Maps have been one of the most important human inventions, allowing humans to explain and navigate their way. When and how the earliest maps were made is unclear, but maps of local terrain are believed to have been independently invented by many cultures. The earliest putative maps include cave paintings and etchings on tusk and stone. Maps were produced extensively by ancient Babylon, Greece, Rome, China, and India.

The earliest maps ignored the curvature of Earth's surface, both because the shape of the Earth was unknown and because the curvature is not important across the small areas being mapped. However, since the age of Classical Greece, maps of large regions, and especially of the world, have used projection from a model globe to control how the inevitable distortion gets apportioned on the map.

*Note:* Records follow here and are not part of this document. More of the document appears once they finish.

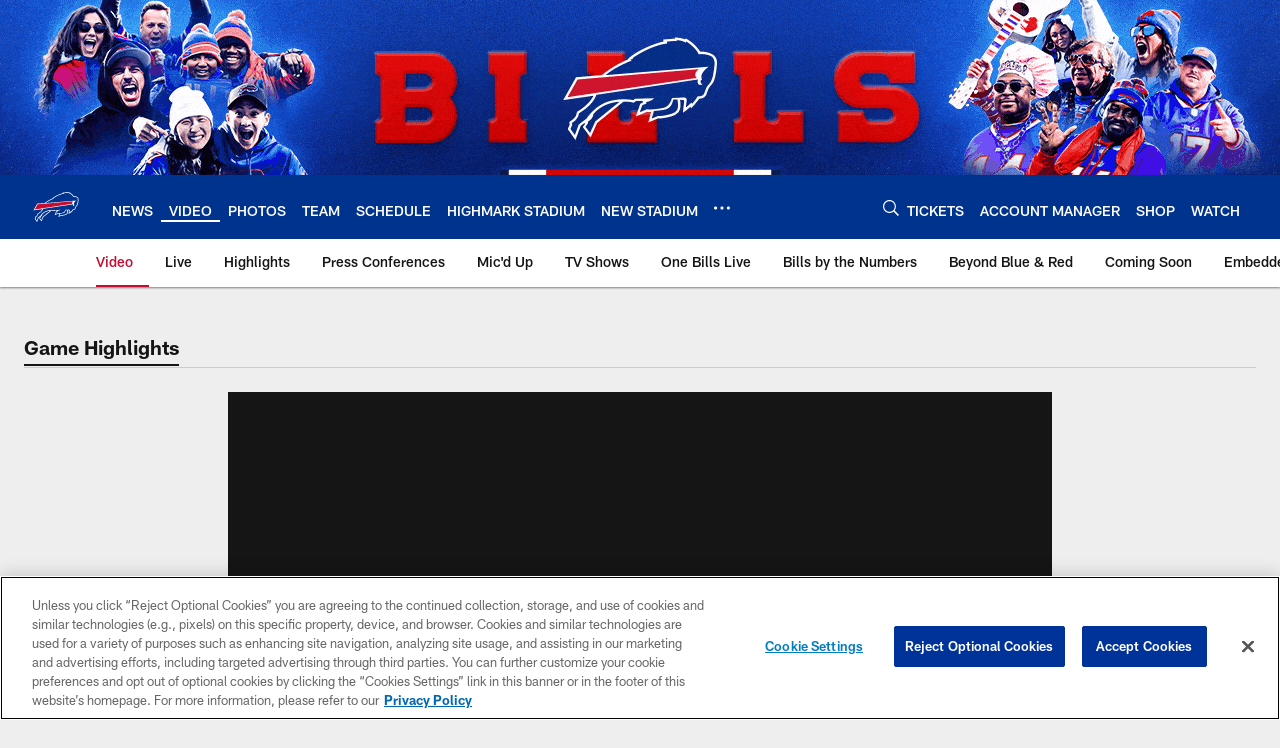

--- FILE ---
content_type: text/html; charset=utf-8
request_url: https://www.google.com/recaptcha/api2/aframe
body_size: 268
content:
<!DOCTYPE HTML><html><head><meta http-equiv="content-type" content="text/html; charset=UTF-8"></head><body><script nonce="C_4vGAHUkf10Epk3QiMeHQ">/** Anti-fraud and anti-abuse applications only. See google.com/recaptcha */ try{var clients={'sodar':'https://pagead2.googlesyndication.com/pagead/sodar?'};window.addEventListener("message",function(a){try{if(a.source===window.parent){var b=JSON.parse(a.data);var c=clients[b['id']];if(c){var d=document.createElement('img');d.src=c+b['params']+'&rc='+(localStorage.getItem("rc::a")?sessionStorage.getItem("rc::b"):"");window.document.body.appendChild(d);sessionStorage.setItem("rc::e",parseInt(sessionStorage.getItem("rc::e")||0)+1);localStorage.setItem("rc::h",'1768914234615');}}}catch(b){}});window.parent.postMessage("_grecaptcha_ready", "*");}catch(b){}</script></body></html>

--- FILE ---
content_type: text/javascript; charset=utf-8
request_url: https://auth-id.buffalobills.com/accounts.webSdkBootstrap?apiKey=4_qkq8SZ6UyoIWrvgNLPb-1w&pageURL=https%3A%2F%2Fwww.buffalobills.com%2Fvideo%2Fbills-recover-fumbled-snap-6226575&sdk=js_latest&sdkBuild=18435&format=json
body_size: 426
content:
{
  "callId": "019bdb811b497279b49c0f3affec9203",
  "errorCode": 0,
  "apiVersion": 2,
  "statusCode": 200,
  "statusReason": "OK",
  "time": "2026-01-20T13:03:50.102Z",
  "hasGmid": "ver4"
}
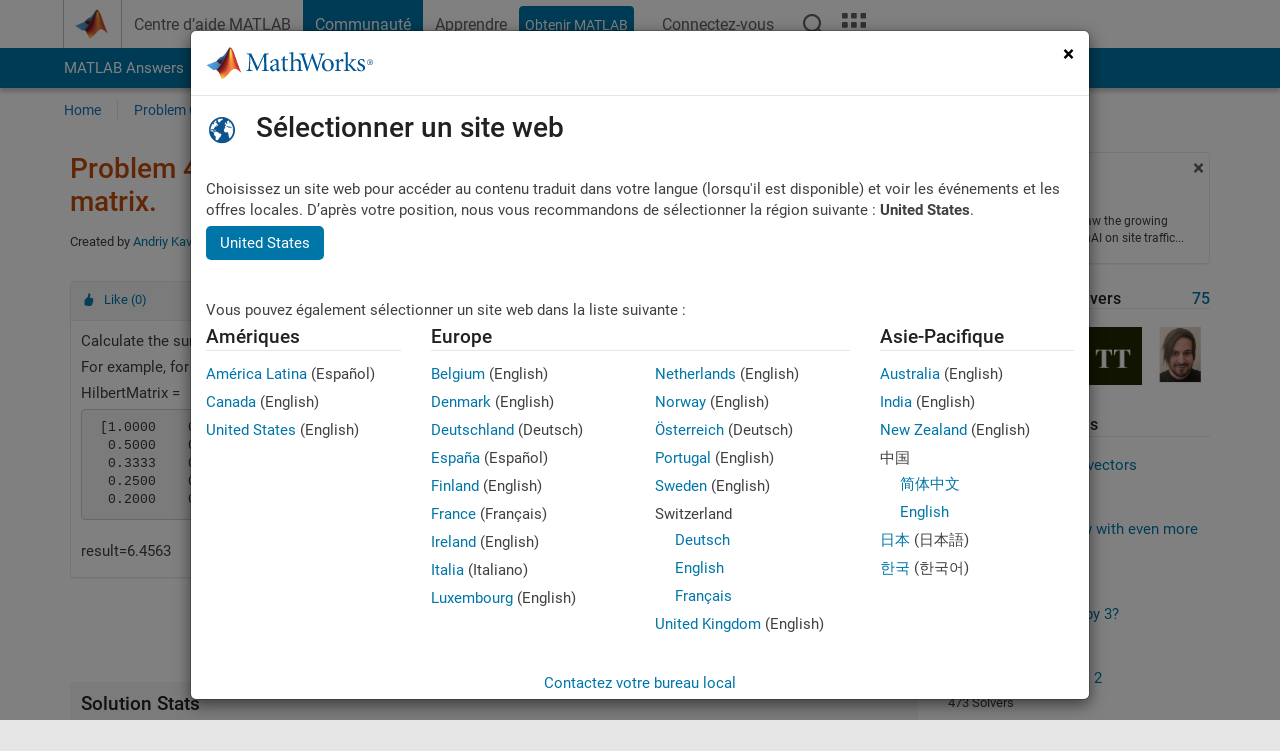

--- FILE ---
content_type: application/x-javascript;charset=utf-8
request_url: https://smetrics.mathworks.com/id?d_visid_ver=5.2.0&d_fieldgroup=A&mcorgid=B1441C8B533095C00A490D4D%40AdobeOrg&mid=43126344085397639602898008346564043103&ts=1769563178710
body_size: -33
content:
{"mid":"43126344085397639602898008346564043103"}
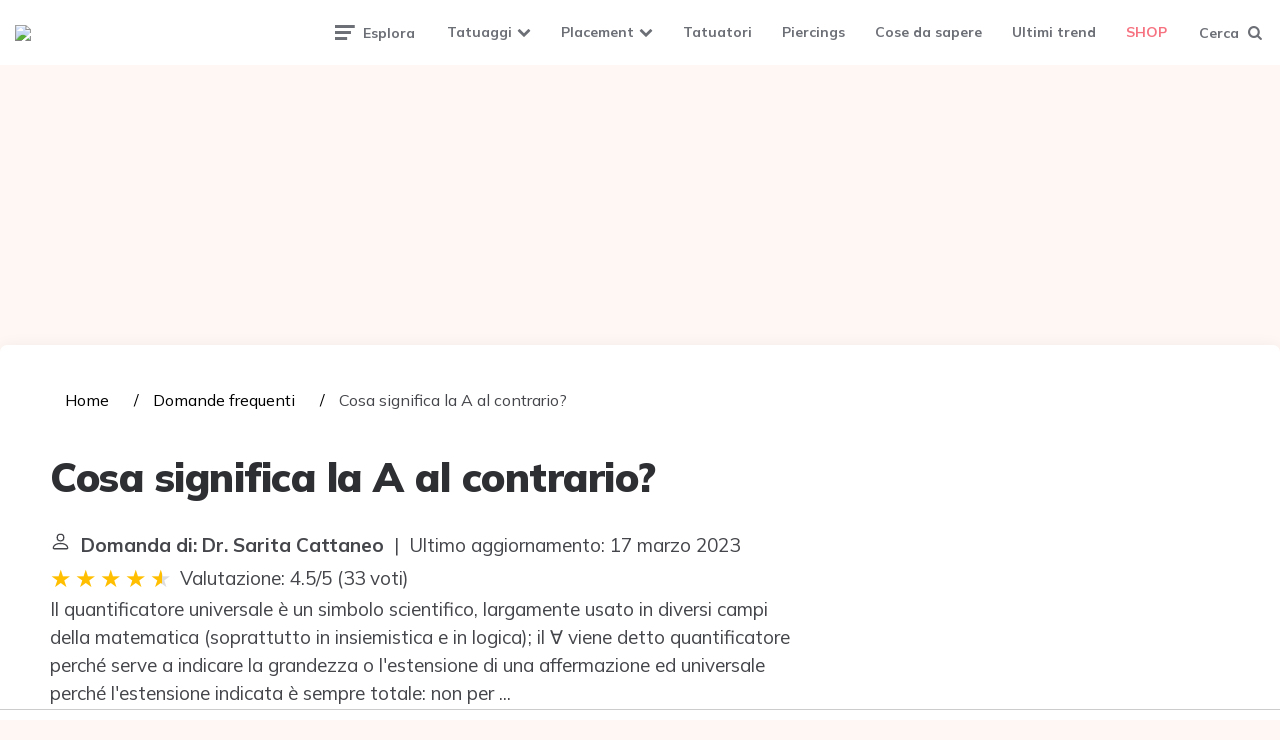

--- FILE ---
content_type: application/javascript; charset=utf-8
request_url: https://fundingchoicesmessages.google.com/f/AGSKWxXKNNvPkemTQUx_Wd-GHFARX0_fGkizVEcQr2lULuxPU8w3iePyx1iHIkLOlOsxUSmu8Yh6vTzeYhmsSDnC3B0EFjroON0GonQRR_YhfPmXg8kr3lsCociqVzxq5zuuC0iWIDgiSUQw3I4b_xMAjNh_ta3M0pq_ZiFn7buMHiERYIX9AmKHUzm52qtw/_/ads/dj__adframe./googleadcode./728_90./boxad2.
body_size: -1291
content:
window['3be6599d-c4f6-4df6-9b1c-5a05d99b5c0b'] = true;

--- FILE ---
content_type: application/javascript; charset=utf-8
request_url: https://fundingchoicesmessages.google.com/f/AGSKWxV8NAHtjfR7hcyg-lEC6BURcrr-zDKvHPbibFuxKnZhK5Q4xUYqhN_nbd1807K4k_iogJ95H3nwGVoW9q8o9p6nnrc2xEHgp7ykPyYXETy6qIDit32PrgOh3c621Fg_qf8bpCYmyw==?fccs=W251bGwsbnVsbCxudWxsLG51bGwsbnVsbCxudWxsLFsxNzY0NDA5NDExLDY3OTAwMDAwMF0sbnVsbCxudWxsLG51bGwsW251bGwsWzcsNl0sbnVsbCxudWxsLG51bGwsbnVsbCxudWxsLG51bGwsbnVsbCxudWxsLG51bGwsM10sImh0dHBzOi8vdGF0dG9vbXVzZS5pdC93aWtpL2Nvc2Etc2lnbmlmaWNhLWxhLWEtYWwtY29udHJhcmlvIixudWxsLFtbOCwiWXVQelZ1eDV4bmMiXSxbOSwiZW4tVVMiXSxbMTYsIlsxLDEsMV0iXSxbMTksIjIiXSxbMTcsIlswXSJdLFsyNCwiIl0sWzI5LCJmYWxzZSJdXV0
body_size: 122
content:
if (typeof __googlefc.fcKernelManager.run === 'function') {"use strict";this.default_ContributorServingResponseClientJs=this.default_ContributorServingResponseClientJs||{};(function(_){var window=this;
try{
var gp=function(a){this.A=_.t(a)};_.u(gp,_.J);var hp=function(a){this.A=_.t(a)};_.u(hp,_.J);hp.prototype.getWhitelistStatus=function(){return _.F(this,2)};var ip=function(a){this.A=_.t(a)};_.u(ip,_.J);var jp=_.Yc(ip),kp=function(a,b,c){this.B=a;this.j=_.A(b,gp,1);this.l=_.A(b,_.Hk,3);this.F=_.A(b,hp,4);a=this.B.location.hostname;this.D=_.Gg(this.j,2)&&_.O(this.j,2)!==""?_.O(this.j,2):a;a=new _.Qg(_.Ik(this.l));this.C=new _.ch(_.q.document,this.D,a);this.console=null;this.o=new _.cp(this.B,c,a)};
kp.prototype.run=function(){if(_.O(this.j,3)){var a=this.C,b=_.O(this.j,3),c=_.eh(a),d=new _.Wg;b=_.jg(d,1,b);c=_.D(c,1,b);_.ih(a,c)}else _.fh(this.C,"FCNEC");_.ep(this.o,_.A(this.l,_.Ae,1),this.l.getDefaultConsentRevocationText(),this.l.getDefaultConsentRevocationCloseText(),this.l.getDefaultConsentRevocationAttestationText(),this.D);_.fp(this.o,_.F(this.F,1),this.F.getWhitelistStatus());var e;a=(e=this.B.googlefc)==null?void 0:e.__executeManualDeployment;a!==void 0&&typeof a==="function"&&_.Jo(this.o.G,
"manualDeploymentApi")};var lp=function(){};lp.prototype.run=function(a,b,c){var d;return _.v(function(e){d=jp(b);(new kp(a,d,c)).run();return e.return({})})};_.Lk(7,new lp);
}catch(e){_._DumpException(e)}
}).call(this,this.default_ContributorServingResponseClientJs);
// Google Inc.

//# sourceURL=/_/mss/boq-content-ads-contributor/_/js/k=boq-content-ads-contributor.ContributorServingResponseClientJs.en_US.YuPzVux5xnc.es5.O/d=1/exm=ad_blocking_detection_executable,kernel_loader,loader_js_executable/ed=1/rs=AJlcJMzXRkGhK1SzoL5mPHKF3E2p3YVyJA/m=cookie_refresh_executable
__googlefc.fcKernelManager.run('\x5b\x5b\x5b7,\x22\x5b\x5bnull,\\\x22tattoomuse.it\\\x22,\\\x22AKsRol9sM0_S4wDTZcLHMXQsk2GCr1TiTHSUAm17UjK9k-3VPaSD54FccG_45yr4JaSJnwbriFneduRWisMLJ0MQm7ZcYU4ejGw3C9vZnzdUhxt74_wPbJz5ql-d4AhQib17C5xKEhwRPSW1Dhv88BcjvPwbKIBAJw\\\\u003d\\\\u003d\\\x22\x5d,null,\x5b\x5bnull,null,null,\\\x22https:\/\/fundingchoicesmessages.google.com\/f\/AGSKWxWjTiuE7488dMJ00_qEKB_3MUzzJKvlRslEFaTHY89T_Pb1Eq0MCkWPE1MOW7aoctB1VdhmGzYGqY9aPpsRO6fC-fdjdJx_r-VgGOs2tZ_rrH-yXPQRSJGy_qjYy3Y7ScJxRfpd0Q\\\\u003d\\\\u003d\\\x22\x5d,null,null,\x5bnull,null,null,\\\x22https:\/\/fundingchoicesmessages.google.com\/el\/AGSKWxXdfdEMQsVCpv9E-y6AssOo0x90G4Lr-BQQhNwie-gJz1Y1DKGpPoHKujQ7lH5QU8jwgysOik8Y3FH_WnAG46zvsqWnKWyGTUy_9U2VNBKd8m8L2h1OXOeG0g02uETm7zx6MmcwYQ\\\\u003d\\\\u003d\\\x22\x5d,null,\x5bnull,\x5b7,6\x5d,null,null,null,null,null,null,null,null,null,3\x5d\x5d,\x5b2,1\x5d\x5d\x22\x5d\x5d,\x5bnull,null,null,\x22https:\/\/fundingchoicesmessages.google.com\/f\/AGSKWxUOL3C9VQBKiuNOVxfUHIGZpDTmok7Q2KJW0zr35k_gjUSZbhvwkqDSDYHKADn4GhB-4fwk-XS6Nx8Cya0COoGKmgPpbZPYUGay7CeYGcda-52zl2nkhYCeoU2wJhiuZlaeC_SIDQ\\u003d\\u003d\x22\x5d\x5d');}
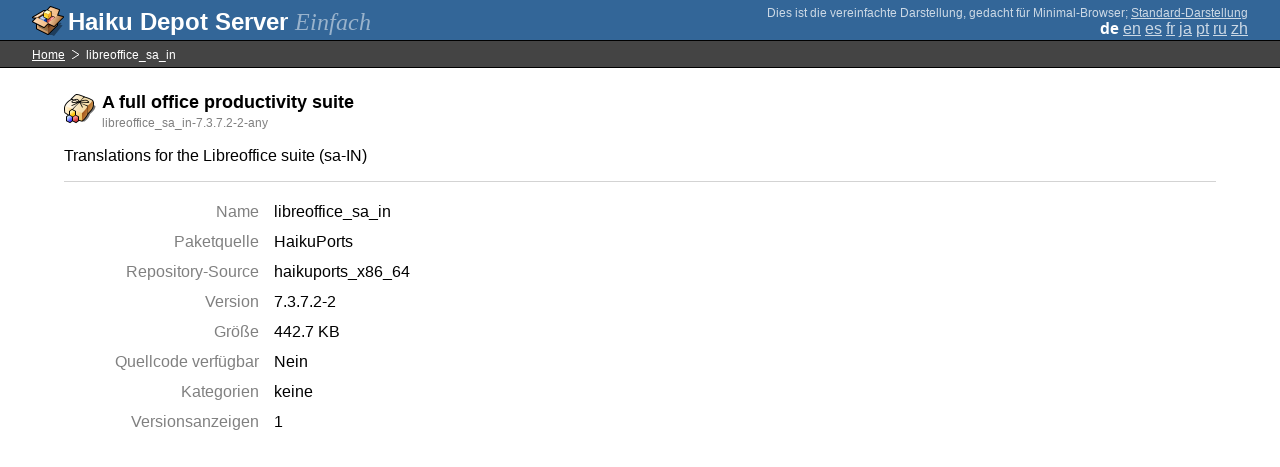

--- FILE ---
content_type: text/html;charset=UTF-8
request_url: https://depot.haiku-os.org/__multipage/pkg/libreoffice_sa_in/haikuports/haikuports_x86_64/7/3/7.2/-/2/any?locale=de
body_size: 4199
content:
<!DOCTYPE html>

<html
        xmlns:hds="http://depot.haiku-os.org"
        environment-class="">

<head>

    <title>Haiku Depot Server</title>
    <meta name="viewport" content="width=device-width, initial-scale=1.0">

    
<link rel="icon" type="image/png" href="/__img/haikudepot16.png" sizes="16x16">
<link rel="icon" type="image/png" href="/__img/haikudepot32.png" sizes="32x32">
<link rel="icon" type="image/png" href="/__img/haikudepot64.png" sizes="64x64">

    
<link rel="search" type="application/opensearchdescription+xml" title="Haiku Depot" href="/__pkgsearch/opensearch.xml">

    <style>

    #banner-title > div:before {
        content: 'Haiku Depot Server ';
    }

    #banner-multipage-note:before {
        content: 'Dies ist die vereinfachte Darstellung, gedacht für Minimal-Browser';
    }

    @media (max-width:825px) {

        #banner-title > div:before {
            content: 'HDS ';
        }

        #banner-multipage-note:before {
            content: '';
        }

    }

</style>

    
    <link rel="stylesheet" type="text/css" media="screen" href="/__css/app.concat.min.css" />

</head>

<body>

<div>
    <div id="banner-container">

    <span id="banner-title" class="multipage-banner-title">
        <div><span>Einfach</span></div>
    </span>

        <div id="banner-actions" class="multipage-banner-actions">
            <div id="banner-multipage-note">;
                <a href="/">Standard-Darstellung</a>
            </div>
            <div>
                <span class="multipage-natural-language-chooser"><strong class="banner-actions-text">de</strong> <a href="/__multipage/pkg/libreoffice_sa_in/haikuports/haikuports_x86_64/7/3/7.2/-/2/any?locale=en">en</a> <a href="/__multipage/pkg/libreoffice_sa_in/haikuports/haikuports_x86_64/7/3/7.2/-/2/any?locale=es">es</a> <a href="/__multipage/pkg/libreoffice_sa_in/haikuports/haikuports_x86_64/7/3/7.2/-/2/any?locale=fr">fr</a> <a href="/__multipage/pkg/libreoffice_sa_in/haikuports/haikuports_x86_64/7/3/7.2/-/2/any?locale=ja">ja</a> <a href="/__multipage/pkg/libreoffice_sa_in/haikuports/haikuports_x86_64/7/3/7.2/-/2/any?locale=pt">pt</a> <a href="/__multipage/pkg/libreoffice_sa_in/haikuports/haikuports_x86_64/7/3/7.2/-/2/any?locale=ru">ru</a> <a href="/__multipage/pkg/libreoffice_sa_in/haikuports/haikuports_x86_64/7/3/7.2/-/2/any?locale=zh">zh</a></span>
            </div>
        </div>

    </div>

</div>

<div class="container">

    <div id="breadcrumbs-container">
        <ul>
            <li>
                <a href="/__multipage?locale=de">Home</a>
            </li>
            <li>
                <span>libreoffice_sa_in</span>
            </li>
        </ul>
    </div>

    <div class="content-container">

        <div id="pkg-title">
            <div id="pkg-title-icon">
                <img src="/__pkgicon/libreoffice_sa_in.png?f=true&s=64&m=1590651263068" alt="icon" width="32" height="32"></img>
            </div>
            <div id="pkg-title-text">
                <h1>A full office productivity suite</h1>
                <div class="muted">
                    <small>libreoffice_sa_in-7.3.7.2-2-any</small>
                </div>
            </div>
        </div>

            

        <div id="pkg-description-container">
            <p>
                <hds:plaintext content="${data.resolvedPkgVersionLocalization.description}">Translations for the Libreoffice suite (sa-IN)</hds:plaintext>
            </p>
        </div>

        <div id="pkg-metadata-container">

            <dl>
                <dt>Name</dt>
                <dd>libreoffice_sa_in</dd>
                <dt>Paketquelle</dt>
                <dd>HaikuPorts</dd>
                <dt>Repository-Source</dt>
                <dd>haikuports_x86_64</dd>
                <dt>Version</dt>
                <dd>7.3.7.2-2</dd>
                <dt>Größe</dt>
                <dd>442.7 KB</dd>
                <dt>Quellcode verfügbar</dt>
                <dd>
                    
                    <span>Nein</span>
                </dd>
                <dt>Kategorien</dt>
                <dd>
                    <span>keine</span>
                    
                </dd>
                <dt>Versionsanzeigen</dt>
                <dd>1</dd>
            </dl>

        </div>

    </div>

</div>

<div class="footer"></div>

</body>

</html>
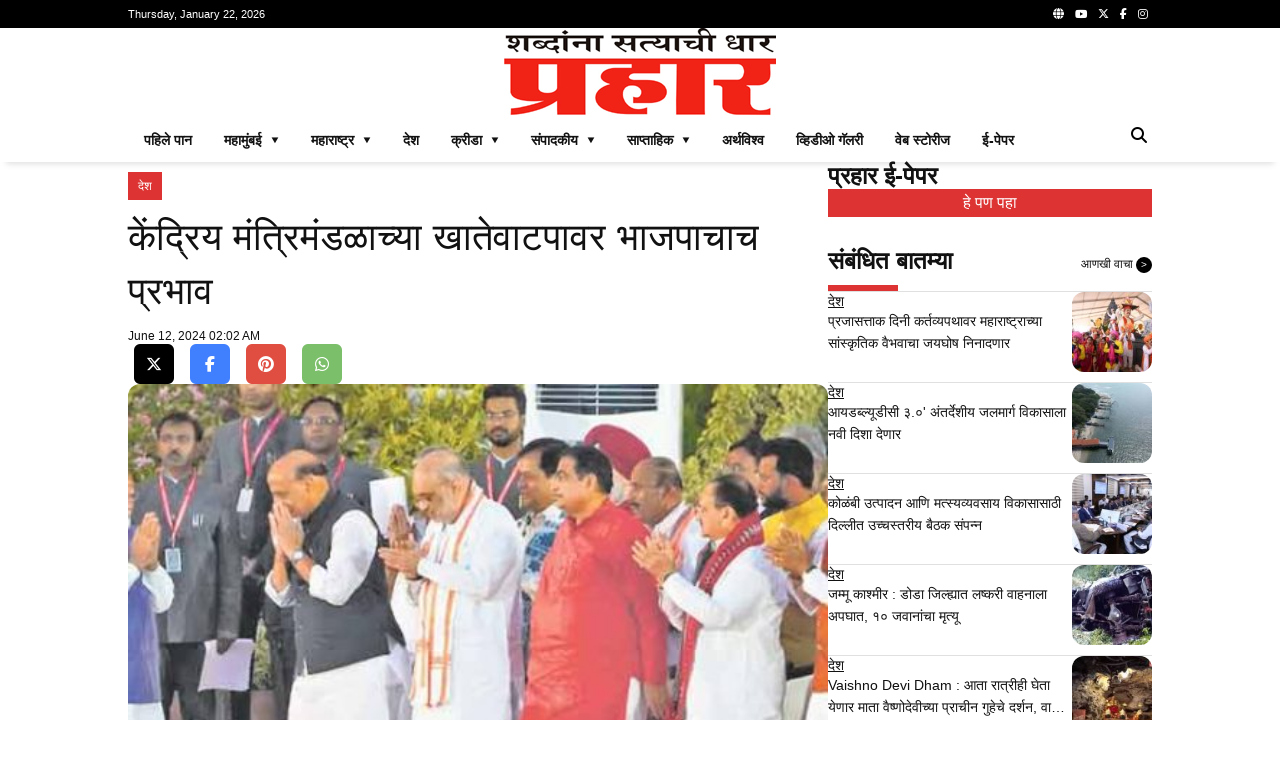

--- FILE ---
content_type: text/html; charset=utf-8
request_url: https://www.google.com/recaptcha/api2/aframe
body_size: 265
content:
<!DOCTYPE HTML><html><head><meta http-equiv="content-type" content="text/html; charset=UTF-8"></head><body><script nonce="et5Cf87b9NAJElrHk2t9ag">/** Anti-fraud and anti-abuse applications only. See google.com/recaptcha */ try{var clients={'sodar':'https://pagead2.googlesyndication.com/pagead/sodar?'};window.addEventListener("message",function(a){try{if(a.source===window.parent){var b=JSON.parse(a.data);var c=clients[b['id']];if(c){var d=document.createElement('img');d.src=c+b['params']+'&rc='+(localStorage.getItem("rc::a")?sessionStorage.getItem("rc::b"):"");window.document.body.appendChild(d);sessionStorage.setItem("rc::e",parseInt(sessionStorage.getItem("rc::e")||0)+1);localStorage.setItem("rc::h",'1769093283224');}}}catch(b){}});window.parent.postMessage("_grecaptcha_ready", "*");}catch(b){}</script></body></html>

Modern methods of transportation, the use of surveillance aircraft, and more recently the availability of satellite imagery have made documentation of many areas possible that were previously inaccessible. Free online services such as Google Earth have made accurate maps of the world more accessible than ever before.

The English term cartography is modern, borrowed from the French cartographie in the 1840s, itself based on Middle Latin carta "map".

It is not always clear whether an ancient artifact had been wrought as a map or as something else. The definition of "map" is also not precise. Thus, no single artifact is generally accepted to be the earliest surviving map. Candidates include:

Maps in Ancient Babylonia were made by using accurate surveying techniques. For example, a 7.6 × 6.8 cm clay tablet found in 1930 at Ga-Sur, near contemporary Kirkuk, shows a map of a river valley between two hills. Cuneiform inscriptions label the features on the map, including a plot of land described as 354 iku (12 hectares) that was owned by a person called Azala. Most scholars date the tablet to the 25th to 24th century BC. Hills are shown by overlapping semicircles, rivers by lines, and cities by circles. The map also is marked to show the cardinal directions. An engraved map from the Kassite period (14th–12th centuries BC) of Babylonian history shows walls and buildings in the holy city of Nippur.

The Babylonian World Map, the earliest surviving map of the world (c. 600 BC), is a symbolic, not a literal representation. It deliberately omits peoples such as the Persians and Egyptians, who were well known to the Babylonians. The area shown is depicted as a circular shape surrounded by water, which fits the religious image of the world in which the Babylonians believed.

Phoenician sailors made major advances in seafaring and exploration. It is recorded that the first circumnavigation of Africa was possibly undertaken by Phoenician explorers employed by Egyptian pharaoh Necho II c. 610–595 BC. In The Histories, written 431–425 BC, Herodotus cast doubt on a report of the Sun observed shining from the north. He stated that the phenomenon was observed by Phoenician explorers during their circumnavigation of Africa (The Histories, 4.42) who claimed to have had the Sun on their right when circumnavigating in a clockwise direction. To modern historians, these details confirm the truth of the Phoenicians' report, and even suggest the possibility that the Phoenicians knew about the spherical Earth model. However, nothing certain about their knowledge of geography and navigation has survived. The historian Dmitri Panchenko theorizes that it was the Phoenician circumnavigation of Africa that inspired the theory of a spherical Earth by the 5th century BC.